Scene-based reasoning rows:
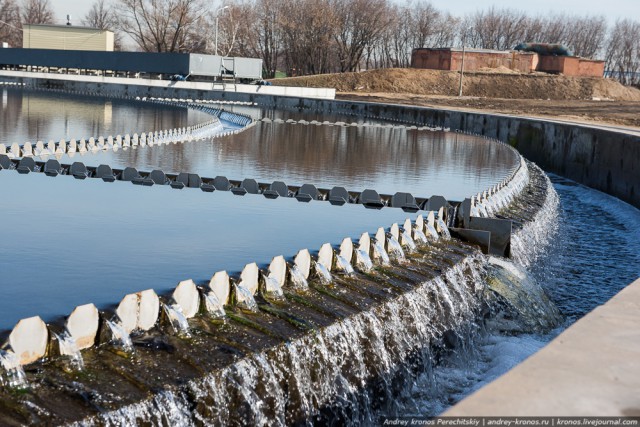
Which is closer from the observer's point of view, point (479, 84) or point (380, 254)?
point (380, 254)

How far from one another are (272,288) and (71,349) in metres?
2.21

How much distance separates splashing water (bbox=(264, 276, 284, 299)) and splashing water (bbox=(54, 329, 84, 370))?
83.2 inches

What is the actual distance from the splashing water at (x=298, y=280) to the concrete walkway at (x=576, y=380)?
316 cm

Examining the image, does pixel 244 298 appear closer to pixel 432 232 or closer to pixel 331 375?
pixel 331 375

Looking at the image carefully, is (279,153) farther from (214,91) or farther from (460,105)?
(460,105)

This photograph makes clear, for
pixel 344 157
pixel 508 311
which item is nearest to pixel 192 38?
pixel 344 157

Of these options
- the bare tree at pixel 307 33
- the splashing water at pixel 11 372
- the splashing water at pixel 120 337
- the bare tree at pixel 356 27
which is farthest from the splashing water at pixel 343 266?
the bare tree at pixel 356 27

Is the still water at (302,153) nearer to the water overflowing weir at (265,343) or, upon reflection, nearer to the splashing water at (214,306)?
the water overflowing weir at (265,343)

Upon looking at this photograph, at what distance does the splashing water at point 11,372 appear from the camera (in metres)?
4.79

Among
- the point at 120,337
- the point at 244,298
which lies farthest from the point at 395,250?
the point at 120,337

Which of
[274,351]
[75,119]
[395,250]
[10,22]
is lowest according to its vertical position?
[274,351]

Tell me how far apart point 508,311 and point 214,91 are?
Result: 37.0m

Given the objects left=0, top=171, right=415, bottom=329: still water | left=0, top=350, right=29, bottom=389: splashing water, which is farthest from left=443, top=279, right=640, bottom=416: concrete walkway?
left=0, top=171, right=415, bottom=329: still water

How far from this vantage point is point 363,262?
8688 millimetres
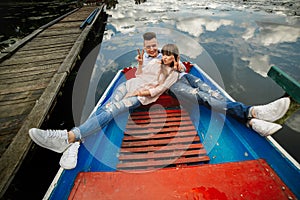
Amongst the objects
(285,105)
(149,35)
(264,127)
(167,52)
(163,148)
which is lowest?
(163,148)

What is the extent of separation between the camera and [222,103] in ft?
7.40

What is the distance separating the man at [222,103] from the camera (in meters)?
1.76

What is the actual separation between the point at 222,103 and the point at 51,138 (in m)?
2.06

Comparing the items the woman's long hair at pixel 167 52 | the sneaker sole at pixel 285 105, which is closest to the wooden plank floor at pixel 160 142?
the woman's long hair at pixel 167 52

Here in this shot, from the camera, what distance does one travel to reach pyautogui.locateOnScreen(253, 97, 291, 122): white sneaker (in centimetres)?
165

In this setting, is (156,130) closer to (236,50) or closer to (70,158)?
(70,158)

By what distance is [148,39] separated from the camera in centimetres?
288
--
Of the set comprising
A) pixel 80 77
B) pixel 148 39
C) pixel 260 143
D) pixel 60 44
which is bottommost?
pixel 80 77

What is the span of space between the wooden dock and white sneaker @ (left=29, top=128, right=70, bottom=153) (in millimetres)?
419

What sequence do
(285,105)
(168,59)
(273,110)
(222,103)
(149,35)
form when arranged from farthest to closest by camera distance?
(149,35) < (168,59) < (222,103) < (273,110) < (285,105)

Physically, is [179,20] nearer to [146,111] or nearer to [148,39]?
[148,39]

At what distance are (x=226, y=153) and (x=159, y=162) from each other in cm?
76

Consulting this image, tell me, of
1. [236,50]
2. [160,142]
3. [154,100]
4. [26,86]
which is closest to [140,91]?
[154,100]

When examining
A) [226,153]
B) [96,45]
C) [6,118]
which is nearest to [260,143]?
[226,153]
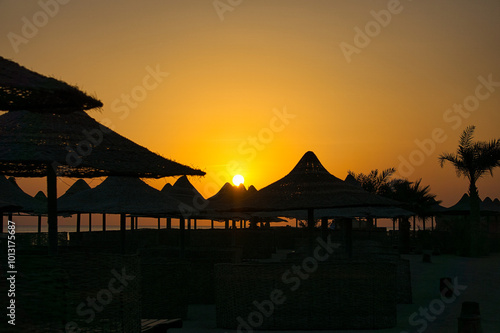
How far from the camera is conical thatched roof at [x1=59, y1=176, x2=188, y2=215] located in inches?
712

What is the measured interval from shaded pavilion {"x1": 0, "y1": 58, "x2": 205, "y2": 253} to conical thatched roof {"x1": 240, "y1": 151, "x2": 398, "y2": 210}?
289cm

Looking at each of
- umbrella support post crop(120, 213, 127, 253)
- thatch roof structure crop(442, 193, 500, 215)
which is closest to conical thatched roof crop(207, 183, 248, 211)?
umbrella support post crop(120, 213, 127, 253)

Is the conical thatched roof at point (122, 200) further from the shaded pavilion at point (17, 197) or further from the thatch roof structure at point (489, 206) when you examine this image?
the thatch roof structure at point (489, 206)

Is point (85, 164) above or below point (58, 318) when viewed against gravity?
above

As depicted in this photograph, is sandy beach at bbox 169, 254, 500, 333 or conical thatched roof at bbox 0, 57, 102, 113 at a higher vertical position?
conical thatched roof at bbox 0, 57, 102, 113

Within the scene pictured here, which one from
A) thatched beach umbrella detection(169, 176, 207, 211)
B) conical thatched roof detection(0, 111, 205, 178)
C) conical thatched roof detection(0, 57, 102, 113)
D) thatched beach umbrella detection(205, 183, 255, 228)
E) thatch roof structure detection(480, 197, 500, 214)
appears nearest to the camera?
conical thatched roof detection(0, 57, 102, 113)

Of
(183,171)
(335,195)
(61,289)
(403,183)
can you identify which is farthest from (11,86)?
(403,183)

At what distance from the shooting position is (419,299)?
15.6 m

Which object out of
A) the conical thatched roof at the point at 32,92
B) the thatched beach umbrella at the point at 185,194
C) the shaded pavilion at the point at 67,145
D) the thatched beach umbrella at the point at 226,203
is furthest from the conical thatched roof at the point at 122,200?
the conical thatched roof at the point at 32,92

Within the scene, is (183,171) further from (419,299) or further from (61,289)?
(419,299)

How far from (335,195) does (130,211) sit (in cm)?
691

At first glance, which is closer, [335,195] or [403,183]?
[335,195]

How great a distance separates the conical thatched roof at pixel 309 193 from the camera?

Exercise prompt
Extract every line of the rows above that contains the word "left", matching case exactly.

Written answer
Given the objects left=0, top=171, right=415, bottom=329: still water | left=0, top=350, right=29, bottom=389: splashing water, which is farthest from left=443, top=279, right=640, bottom=416: concrete walkway?
left=0, top=171, right=415, bottom=329: still water
What is the span of space between the wooden dock and white sneaker @ (left=29, top=128, right=70, bottom=153) (in millimetres)?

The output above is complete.